Add BMAD, Claude, Cursor, and OpenCode configuration directories along with AGENTS.md documentation. 🤖 Generated with [Claude Code](https://claude.com/claude-code) Co-Authored-By: Claude <noreply@anthropic.com>
19 KiB
Agent Validator Plugin - Management Guide
Overview
The Agent Validator Plugin is a real-time monitoring and validation system for OpenCode agents.
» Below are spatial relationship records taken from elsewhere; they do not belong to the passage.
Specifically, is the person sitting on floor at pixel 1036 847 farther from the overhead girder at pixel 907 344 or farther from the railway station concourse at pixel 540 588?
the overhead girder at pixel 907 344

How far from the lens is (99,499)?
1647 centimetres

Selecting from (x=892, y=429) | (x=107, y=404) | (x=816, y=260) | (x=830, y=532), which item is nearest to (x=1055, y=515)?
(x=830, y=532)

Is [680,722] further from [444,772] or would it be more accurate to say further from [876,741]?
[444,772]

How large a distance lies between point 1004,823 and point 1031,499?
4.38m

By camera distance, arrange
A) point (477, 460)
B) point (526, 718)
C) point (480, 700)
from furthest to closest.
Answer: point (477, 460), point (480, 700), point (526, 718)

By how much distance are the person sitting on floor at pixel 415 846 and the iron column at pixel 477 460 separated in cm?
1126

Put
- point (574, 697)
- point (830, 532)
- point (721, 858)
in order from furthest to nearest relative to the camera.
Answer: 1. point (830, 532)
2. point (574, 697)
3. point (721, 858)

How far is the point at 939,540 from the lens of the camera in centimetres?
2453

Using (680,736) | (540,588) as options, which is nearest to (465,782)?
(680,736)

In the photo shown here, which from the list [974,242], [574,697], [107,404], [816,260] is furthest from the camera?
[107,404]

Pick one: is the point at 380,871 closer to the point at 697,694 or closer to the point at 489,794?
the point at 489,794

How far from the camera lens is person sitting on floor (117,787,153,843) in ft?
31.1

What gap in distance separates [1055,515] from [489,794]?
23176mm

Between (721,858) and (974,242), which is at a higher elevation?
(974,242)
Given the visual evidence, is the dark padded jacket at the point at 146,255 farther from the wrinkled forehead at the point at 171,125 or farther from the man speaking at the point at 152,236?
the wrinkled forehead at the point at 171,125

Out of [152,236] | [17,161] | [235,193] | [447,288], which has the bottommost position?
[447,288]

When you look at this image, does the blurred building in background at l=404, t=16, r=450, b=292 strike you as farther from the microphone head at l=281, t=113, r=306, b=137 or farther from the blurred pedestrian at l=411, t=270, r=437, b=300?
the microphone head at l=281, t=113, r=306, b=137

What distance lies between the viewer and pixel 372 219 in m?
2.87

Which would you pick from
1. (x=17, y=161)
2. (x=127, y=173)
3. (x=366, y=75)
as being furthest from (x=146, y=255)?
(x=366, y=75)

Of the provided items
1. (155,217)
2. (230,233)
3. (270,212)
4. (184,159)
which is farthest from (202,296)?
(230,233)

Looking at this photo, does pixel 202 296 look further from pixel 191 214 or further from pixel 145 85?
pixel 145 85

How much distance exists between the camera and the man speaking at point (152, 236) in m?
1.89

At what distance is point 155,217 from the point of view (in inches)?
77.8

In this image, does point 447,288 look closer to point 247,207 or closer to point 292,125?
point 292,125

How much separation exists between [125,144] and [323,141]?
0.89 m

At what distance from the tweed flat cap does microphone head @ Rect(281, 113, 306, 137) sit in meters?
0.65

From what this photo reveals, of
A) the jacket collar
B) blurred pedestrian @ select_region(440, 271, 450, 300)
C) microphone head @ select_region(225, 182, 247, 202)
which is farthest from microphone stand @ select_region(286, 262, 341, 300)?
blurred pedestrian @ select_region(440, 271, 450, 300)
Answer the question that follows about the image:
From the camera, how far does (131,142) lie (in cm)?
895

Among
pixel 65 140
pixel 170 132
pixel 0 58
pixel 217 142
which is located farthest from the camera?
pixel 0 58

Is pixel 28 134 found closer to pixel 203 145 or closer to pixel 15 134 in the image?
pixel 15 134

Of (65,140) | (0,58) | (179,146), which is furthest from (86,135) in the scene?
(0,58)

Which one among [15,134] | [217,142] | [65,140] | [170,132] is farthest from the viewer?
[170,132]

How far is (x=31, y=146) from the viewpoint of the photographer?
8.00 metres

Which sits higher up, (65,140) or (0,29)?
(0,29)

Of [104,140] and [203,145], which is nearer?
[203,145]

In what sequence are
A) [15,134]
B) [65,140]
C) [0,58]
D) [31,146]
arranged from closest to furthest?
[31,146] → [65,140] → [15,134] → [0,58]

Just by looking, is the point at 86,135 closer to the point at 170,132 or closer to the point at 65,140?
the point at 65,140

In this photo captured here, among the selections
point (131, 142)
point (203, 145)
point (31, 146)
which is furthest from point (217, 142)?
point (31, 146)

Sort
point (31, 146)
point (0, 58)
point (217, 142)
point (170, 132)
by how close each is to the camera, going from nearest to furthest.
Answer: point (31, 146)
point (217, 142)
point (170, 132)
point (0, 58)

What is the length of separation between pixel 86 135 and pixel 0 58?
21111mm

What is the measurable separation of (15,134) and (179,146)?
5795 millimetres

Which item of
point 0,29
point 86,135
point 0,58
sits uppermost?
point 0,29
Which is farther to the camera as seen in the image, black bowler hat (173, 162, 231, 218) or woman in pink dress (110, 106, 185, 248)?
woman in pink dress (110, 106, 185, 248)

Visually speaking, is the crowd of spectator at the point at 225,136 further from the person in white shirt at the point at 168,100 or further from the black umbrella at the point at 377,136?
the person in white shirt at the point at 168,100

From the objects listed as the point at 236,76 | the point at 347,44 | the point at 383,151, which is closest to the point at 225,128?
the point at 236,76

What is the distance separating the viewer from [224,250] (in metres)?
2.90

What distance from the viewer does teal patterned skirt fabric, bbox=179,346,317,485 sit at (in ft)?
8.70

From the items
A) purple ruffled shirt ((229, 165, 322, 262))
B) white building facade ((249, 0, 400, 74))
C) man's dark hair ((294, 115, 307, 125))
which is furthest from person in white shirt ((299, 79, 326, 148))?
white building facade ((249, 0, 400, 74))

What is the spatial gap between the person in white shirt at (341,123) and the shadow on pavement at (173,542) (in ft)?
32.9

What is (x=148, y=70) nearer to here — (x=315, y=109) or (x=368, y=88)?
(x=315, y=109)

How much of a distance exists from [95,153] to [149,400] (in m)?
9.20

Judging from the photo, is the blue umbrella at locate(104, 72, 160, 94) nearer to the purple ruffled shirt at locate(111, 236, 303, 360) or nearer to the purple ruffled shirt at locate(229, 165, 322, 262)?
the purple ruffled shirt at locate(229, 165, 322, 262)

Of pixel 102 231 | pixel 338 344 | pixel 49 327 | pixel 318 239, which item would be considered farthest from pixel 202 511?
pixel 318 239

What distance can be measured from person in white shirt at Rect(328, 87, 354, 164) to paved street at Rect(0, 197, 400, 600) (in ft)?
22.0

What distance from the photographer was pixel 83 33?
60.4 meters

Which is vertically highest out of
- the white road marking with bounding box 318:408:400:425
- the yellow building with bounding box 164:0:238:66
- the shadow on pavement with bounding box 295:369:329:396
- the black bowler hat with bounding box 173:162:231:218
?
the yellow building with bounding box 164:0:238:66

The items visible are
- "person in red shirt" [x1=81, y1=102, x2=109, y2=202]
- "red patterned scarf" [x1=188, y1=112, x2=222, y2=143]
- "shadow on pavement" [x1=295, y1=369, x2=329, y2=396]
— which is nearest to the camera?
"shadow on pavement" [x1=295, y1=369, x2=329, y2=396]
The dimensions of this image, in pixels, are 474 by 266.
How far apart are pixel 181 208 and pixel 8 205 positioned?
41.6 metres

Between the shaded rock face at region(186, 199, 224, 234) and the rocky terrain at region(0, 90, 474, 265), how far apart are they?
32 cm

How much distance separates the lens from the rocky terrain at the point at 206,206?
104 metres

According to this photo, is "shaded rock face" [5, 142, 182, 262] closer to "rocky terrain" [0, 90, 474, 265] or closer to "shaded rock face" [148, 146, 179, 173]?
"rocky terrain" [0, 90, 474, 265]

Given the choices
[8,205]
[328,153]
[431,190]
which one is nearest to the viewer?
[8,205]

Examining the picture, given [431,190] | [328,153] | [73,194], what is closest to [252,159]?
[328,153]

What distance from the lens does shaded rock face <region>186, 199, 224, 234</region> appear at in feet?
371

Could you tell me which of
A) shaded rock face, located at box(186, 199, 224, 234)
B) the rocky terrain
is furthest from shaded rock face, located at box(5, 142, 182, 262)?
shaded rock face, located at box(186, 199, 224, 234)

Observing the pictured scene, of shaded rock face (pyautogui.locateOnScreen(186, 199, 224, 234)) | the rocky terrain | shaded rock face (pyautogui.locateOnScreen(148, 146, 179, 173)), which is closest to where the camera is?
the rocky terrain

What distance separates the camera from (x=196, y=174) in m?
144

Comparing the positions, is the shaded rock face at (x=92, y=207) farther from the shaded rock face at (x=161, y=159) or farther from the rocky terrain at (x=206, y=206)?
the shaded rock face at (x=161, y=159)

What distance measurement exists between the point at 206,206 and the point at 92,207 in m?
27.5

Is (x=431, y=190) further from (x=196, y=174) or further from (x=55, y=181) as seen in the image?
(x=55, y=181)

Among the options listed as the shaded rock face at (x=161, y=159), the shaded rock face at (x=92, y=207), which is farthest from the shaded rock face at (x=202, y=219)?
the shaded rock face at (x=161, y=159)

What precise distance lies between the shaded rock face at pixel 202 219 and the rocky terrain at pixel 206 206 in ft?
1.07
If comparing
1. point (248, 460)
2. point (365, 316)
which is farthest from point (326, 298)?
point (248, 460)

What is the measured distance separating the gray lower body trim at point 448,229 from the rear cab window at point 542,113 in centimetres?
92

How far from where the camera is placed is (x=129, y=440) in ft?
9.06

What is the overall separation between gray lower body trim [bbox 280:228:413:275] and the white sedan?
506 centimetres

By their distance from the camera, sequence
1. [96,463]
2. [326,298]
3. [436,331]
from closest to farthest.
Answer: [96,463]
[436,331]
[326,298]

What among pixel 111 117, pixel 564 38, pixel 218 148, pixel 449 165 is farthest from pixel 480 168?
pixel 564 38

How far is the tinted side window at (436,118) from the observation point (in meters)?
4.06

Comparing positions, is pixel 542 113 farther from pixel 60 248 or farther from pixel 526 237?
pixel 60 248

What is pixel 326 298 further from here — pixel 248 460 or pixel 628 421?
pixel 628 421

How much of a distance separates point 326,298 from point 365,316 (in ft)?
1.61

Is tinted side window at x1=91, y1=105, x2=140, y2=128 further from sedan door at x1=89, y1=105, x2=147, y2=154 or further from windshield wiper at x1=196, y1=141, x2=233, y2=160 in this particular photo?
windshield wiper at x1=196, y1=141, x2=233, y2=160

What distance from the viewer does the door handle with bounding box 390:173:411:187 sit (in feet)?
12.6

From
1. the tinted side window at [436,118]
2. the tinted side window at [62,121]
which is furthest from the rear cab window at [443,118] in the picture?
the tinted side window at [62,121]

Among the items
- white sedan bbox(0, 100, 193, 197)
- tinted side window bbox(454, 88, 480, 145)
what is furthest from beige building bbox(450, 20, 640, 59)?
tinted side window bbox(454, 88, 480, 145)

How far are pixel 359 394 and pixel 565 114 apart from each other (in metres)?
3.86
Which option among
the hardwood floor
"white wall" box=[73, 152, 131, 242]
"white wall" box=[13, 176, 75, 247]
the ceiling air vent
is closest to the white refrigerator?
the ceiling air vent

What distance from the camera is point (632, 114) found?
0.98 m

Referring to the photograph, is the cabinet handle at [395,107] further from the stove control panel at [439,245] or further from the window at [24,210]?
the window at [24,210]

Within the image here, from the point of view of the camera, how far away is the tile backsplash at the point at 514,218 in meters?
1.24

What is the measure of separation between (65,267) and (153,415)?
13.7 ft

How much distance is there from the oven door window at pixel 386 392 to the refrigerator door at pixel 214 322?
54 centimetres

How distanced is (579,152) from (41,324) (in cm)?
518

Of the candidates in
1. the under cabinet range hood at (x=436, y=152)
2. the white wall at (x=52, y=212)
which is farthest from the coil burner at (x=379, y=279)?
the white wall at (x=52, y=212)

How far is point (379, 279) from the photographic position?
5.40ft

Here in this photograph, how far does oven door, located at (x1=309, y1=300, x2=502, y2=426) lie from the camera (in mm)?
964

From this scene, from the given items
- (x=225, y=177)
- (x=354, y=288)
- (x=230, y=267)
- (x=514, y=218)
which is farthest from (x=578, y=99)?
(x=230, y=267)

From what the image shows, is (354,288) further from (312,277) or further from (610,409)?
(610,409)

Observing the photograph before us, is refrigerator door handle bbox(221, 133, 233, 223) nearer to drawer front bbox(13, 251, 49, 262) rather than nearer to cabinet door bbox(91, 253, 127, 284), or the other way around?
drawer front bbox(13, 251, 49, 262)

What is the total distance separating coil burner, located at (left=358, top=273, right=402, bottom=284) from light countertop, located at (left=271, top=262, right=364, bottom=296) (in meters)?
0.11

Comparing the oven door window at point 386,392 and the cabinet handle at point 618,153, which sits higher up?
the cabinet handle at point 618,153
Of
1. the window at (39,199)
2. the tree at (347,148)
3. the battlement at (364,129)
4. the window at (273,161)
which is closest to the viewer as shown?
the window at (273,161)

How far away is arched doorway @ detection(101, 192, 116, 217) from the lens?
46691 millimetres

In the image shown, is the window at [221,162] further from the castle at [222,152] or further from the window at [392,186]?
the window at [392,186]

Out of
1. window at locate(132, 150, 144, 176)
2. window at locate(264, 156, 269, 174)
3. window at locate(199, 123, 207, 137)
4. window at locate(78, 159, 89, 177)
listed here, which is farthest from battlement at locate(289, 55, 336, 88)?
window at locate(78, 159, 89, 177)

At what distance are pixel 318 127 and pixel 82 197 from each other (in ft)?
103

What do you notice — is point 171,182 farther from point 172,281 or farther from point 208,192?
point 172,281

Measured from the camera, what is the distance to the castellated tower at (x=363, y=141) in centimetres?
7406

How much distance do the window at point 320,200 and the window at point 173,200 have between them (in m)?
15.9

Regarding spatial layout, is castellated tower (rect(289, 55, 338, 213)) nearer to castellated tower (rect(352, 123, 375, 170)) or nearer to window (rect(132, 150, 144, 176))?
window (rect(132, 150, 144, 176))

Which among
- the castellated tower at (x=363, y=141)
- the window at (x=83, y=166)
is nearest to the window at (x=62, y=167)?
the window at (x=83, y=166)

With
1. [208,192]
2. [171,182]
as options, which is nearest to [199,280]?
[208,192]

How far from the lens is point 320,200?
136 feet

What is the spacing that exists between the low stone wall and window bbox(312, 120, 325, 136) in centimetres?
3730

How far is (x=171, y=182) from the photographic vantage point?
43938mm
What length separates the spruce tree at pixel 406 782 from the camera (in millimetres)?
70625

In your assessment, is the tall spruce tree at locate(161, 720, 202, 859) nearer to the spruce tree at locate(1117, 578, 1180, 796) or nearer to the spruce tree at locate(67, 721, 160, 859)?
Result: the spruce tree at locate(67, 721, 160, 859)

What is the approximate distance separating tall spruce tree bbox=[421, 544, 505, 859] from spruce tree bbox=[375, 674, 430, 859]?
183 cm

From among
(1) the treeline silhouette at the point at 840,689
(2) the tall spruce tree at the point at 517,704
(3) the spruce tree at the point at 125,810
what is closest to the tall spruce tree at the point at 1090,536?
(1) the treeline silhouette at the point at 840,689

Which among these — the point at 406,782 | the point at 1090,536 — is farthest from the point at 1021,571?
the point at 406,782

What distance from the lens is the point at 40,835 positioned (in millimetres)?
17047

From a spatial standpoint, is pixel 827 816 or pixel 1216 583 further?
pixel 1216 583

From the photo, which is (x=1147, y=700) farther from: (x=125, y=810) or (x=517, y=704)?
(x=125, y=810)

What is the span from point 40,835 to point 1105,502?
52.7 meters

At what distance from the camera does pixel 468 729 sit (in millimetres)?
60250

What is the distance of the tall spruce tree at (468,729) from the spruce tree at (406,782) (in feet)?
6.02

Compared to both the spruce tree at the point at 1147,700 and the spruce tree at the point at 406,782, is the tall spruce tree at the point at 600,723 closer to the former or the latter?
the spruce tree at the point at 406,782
It tracks agent behavior, validates compliance with defined rules, and provides detailed reports on how agents execute tasks.
What It Does
- Tracks agent activity - Monitors which agents are active and what tools they use
- Validates approval gates - Ensures agents request approval before executing operations
- Analyzes context loading - Checks if agents load required context files before tasks
- Monitors delegation - Validates delegation decisions follow the 4+ file rule
- Detects violations - Identifies critical rule violations (auto-fix attempts, missing approvals)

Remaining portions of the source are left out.